((

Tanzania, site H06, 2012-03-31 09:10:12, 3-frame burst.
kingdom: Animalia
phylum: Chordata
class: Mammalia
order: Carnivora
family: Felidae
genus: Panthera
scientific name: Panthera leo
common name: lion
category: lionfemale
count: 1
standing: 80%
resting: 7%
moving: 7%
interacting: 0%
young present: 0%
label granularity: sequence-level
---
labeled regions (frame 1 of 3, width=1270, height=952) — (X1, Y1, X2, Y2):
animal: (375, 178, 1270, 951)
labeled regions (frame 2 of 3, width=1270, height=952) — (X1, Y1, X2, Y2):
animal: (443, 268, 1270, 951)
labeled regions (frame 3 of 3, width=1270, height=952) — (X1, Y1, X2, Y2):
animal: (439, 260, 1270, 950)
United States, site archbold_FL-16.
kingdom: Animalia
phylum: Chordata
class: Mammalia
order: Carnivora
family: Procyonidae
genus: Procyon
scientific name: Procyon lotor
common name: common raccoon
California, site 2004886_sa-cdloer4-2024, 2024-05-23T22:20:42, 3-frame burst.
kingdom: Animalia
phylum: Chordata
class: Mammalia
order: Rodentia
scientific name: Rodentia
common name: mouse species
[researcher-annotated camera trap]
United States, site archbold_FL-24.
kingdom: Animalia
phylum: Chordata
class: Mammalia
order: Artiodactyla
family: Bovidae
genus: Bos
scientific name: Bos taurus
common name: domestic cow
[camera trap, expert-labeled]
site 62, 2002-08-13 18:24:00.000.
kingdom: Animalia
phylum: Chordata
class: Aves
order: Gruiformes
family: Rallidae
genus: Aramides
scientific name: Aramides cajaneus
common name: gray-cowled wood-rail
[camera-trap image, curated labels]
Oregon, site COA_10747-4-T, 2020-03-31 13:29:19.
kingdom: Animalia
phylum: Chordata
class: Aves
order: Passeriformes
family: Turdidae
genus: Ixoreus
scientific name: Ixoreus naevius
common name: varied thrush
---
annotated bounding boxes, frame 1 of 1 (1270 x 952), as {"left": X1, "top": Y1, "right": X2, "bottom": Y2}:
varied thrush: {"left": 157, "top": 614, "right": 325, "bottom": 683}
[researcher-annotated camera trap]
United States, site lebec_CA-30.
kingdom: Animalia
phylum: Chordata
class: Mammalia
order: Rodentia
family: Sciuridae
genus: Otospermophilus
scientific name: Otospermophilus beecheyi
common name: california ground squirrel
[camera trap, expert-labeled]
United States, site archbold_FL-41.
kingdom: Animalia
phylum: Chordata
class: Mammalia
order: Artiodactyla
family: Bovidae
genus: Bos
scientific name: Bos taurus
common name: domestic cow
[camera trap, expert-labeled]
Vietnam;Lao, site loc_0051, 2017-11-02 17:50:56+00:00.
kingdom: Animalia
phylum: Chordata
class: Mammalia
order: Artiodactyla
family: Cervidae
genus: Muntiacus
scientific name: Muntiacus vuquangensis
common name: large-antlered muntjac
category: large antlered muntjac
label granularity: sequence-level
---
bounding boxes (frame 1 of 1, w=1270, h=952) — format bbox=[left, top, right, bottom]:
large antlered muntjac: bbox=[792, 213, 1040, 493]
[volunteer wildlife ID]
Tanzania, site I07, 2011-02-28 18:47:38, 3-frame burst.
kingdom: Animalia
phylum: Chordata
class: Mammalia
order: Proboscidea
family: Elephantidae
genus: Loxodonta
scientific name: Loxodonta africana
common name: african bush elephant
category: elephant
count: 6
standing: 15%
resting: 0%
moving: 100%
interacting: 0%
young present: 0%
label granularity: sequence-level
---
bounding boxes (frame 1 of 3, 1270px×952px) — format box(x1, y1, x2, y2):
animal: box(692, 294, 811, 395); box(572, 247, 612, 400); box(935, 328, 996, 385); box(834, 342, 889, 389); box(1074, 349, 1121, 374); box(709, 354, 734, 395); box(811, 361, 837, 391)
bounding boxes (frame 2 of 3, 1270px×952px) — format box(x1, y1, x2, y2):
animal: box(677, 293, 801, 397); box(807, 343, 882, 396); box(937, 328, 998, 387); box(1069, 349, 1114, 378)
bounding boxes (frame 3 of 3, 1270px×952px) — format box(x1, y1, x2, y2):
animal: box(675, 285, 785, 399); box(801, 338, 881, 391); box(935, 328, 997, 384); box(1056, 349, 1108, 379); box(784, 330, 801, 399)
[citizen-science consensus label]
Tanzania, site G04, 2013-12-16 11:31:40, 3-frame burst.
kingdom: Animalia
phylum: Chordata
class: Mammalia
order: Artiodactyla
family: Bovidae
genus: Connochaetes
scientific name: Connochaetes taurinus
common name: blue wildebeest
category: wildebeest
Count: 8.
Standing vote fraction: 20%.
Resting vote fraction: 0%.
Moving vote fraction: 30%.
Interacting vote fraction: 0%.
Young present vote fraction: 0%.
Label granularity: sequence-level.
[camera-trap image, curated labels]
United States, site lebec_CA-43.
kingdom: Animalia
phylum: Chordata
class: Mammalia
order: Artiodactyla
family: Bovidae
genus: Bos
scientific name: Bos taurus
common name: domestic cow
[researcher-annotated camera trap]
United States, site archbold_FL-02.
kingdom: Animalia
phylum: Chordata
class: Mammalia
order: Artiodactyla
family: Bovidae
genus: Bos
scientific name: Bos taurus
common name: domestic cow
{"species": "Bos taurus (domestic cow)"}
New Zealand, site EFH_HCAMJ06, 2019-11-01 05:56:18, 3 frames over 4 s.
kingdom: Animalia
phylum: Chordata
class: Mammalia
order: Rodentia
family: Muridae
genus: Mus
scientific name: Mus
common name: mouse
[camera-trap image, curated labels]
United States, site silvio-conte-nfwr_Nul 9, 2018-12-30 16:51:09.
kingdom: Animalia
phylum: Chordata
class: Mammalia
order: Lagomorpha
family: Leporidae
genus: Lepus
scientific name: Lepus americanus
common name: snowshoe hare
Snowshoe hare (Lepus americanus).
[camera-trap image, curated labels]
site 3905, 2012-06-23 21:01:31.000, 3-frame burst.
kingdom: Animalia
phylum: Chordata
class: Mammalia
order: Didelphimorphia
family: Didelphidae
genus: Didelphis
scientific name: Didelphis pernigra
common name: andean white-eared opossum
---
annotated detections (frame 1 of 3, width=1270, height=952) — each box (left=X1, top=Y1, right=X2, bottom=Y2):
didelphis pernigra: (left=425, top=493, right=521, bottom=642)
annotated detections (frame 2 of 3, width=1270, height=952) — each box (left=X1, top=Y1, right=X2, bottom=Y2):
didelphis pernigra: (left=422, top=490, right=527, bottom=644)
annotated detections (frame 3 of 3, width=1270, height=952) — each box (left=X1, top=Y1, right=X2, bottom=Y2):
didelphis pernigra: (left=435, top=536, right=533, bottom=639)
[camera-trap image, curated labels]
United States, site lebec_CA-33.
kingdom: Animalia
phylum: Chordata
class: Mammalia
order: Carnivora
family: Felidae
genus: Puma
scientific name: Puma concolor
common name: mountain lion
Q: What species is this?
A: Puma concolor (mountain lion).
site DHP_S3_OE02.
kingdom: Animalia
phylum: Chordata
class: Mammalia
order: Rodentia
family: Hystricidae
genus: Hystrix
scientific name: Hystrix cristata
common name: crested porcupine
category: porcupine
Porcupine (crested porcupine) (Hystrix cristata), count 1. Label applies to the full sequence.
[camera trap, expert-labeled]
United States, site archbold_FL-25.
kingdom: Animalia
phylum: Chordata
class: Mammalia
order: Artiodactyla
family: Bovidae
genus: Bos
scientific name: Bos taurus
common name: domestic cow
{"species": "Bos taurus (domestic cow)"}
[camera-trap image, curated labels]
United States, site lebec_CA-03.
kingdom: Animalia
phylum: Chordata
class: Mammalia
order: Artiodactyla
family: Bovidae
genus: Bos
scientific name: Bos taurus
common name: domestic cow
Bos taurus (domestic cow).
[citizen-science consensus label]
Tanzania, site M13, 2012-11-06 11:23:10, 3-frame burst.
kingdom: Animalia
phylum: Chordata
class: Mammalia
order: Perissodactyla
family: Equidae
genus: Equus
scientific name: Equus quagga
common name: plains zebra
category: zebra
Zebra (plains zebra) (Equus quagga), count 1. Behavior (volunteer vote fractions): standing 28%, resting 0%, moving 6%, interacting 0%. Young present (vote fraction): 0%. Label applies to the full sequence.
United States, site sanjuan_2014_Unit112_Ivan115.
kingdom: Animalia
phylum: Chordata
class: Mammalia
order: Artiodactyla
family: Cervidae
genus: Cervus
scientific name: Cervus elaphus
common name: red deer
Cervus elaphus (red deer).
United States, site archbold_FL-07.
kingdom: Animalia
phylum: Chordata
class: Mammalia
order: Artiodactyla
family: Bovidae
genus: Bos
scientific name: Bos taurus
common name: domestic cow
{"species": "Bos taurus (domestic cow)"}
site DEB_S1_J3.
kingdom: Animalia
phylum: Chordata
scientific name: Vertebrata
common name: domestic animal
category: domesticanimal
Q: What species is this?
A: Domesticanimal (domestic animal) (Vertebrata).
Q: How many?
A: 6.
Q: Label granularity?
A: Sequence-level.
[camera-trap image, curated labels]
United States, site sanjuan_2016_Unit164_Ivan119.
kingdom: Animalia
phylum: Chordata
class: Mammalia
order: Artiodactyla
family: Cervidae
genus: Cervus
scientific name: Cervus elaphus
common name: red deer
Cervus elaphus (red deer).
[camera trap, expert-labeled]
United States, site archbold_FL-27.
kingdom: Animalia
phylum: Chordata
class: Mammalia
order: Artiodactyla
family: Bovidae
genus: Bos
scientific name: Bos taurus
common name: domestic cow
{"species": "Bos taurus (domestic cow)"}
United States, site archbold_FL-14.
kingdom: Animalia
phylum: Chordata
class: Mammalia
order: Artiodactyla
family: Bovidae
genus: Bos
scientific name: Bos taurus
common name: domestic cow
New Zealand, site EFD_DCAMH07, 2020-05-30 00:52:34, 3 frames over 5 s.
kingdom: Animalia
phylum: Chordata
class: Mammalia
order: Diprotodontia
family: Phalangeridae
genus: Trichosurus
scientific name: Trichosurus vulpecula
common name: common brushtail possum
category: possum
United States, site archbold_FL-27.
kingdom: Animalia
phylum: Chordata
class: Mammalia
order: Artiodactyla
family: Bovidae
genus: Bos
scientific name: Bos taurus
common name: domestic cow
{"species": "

))

WHAT NEEDS TO BE DONE |
Output the line containing "scientific name: Trichosurus vulpecula" together with all later lines of the entries, exactly as written, through the final line.

RESPONSE FOR THIS EXERCISE |
scientific name: Trichosurus vulpecula
common name: common brushtail possum
category: possum
United States, site archbold_FL-27.
kingdom: Animalia
phylum: Chordata
class: Mammalia
order: Artiodactyla
family: Bovidae
genus: Bos
scientific name: Bos taurus
common name: domestic cow
{"species": "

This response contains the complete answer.